そう思い至ったあたりで、バルルルルンとドルブレイドの元気な鳴き声が響き渡った。
「…ふぅ。これで良し」
ザリッと背を地面に擦らせながら、ドルブレイドの下からプクリポは這い出した。
「ぱっと見た時は、経年劣化による焼き付きなどのトラブルかとも思ったけれど。とてもよくメンテナンスされてる。この子を愛しているのね。ドルセリンの燃焼を促す空気を取り入れるためのフィルターが、砂塵つまりを起こしていたわ。チョッピ荒野ならではの故障、つまりを取り除いて、吸気口に手持ちの砂避けを付けておいたから、もう大丈夫だと思うわ」
まくしたてる様に状況を説明するのは、マシンに対する傾倒ゆえだろうか。
専門家の言葉に素直に耳を傾けていたバイク乗りだったが、ふとあることに気付く。
「ふふっ、あ、いや失礼、本当に申し訳ない」
ただちにお礼を述べねばならない所であったが、自分も思わず笑みがこぼれてしまった。
慌てて詫びながら、ちょんちょんと右頬のハートマークを突いてみせる。
ドルブレイドのエンジンを触っていたプクリポの頬にも、オイル汚れのハートマークが出来上がっていた。

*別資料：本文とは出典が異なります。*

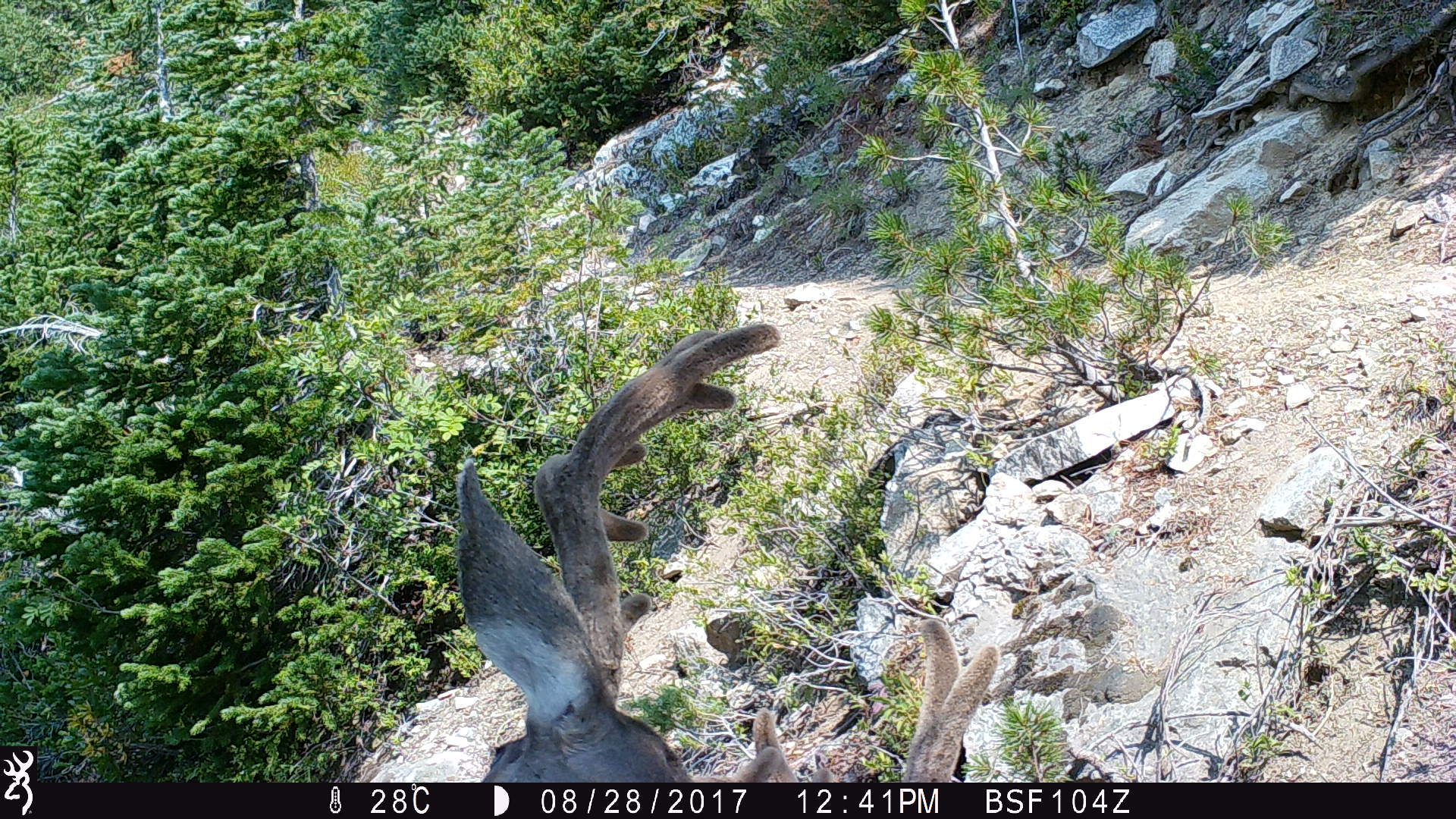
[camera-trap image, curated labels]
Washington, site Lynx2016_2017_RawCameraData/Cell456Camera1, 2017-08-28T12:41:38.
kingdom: Animalia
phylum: Chordata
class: Mammalia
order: Artiodactyla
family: Cervidae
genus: Odocoileus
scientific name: Odocoileus hemionus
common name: mule deer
Odocoileus hemionus (mule deer). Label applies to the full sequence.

「うふふ、お揃いね。あ、大変、自己紹介が遅れたわね、私はおきょう」
「こちらこそ、大変助かりました。私はセ~クスィ~と申します」
プクランド大陸の外れ、チョッピ荒野の地。
マシンオイルに汚れた手袋越しに、まだ『博士』と呼ばれる前のおきょうと、まだ『アカックブレイブ』ではないセ~クスィ~は、この先長い戦いを共にする運命であるとは思いもよらず、固い握手を交わしたのだった。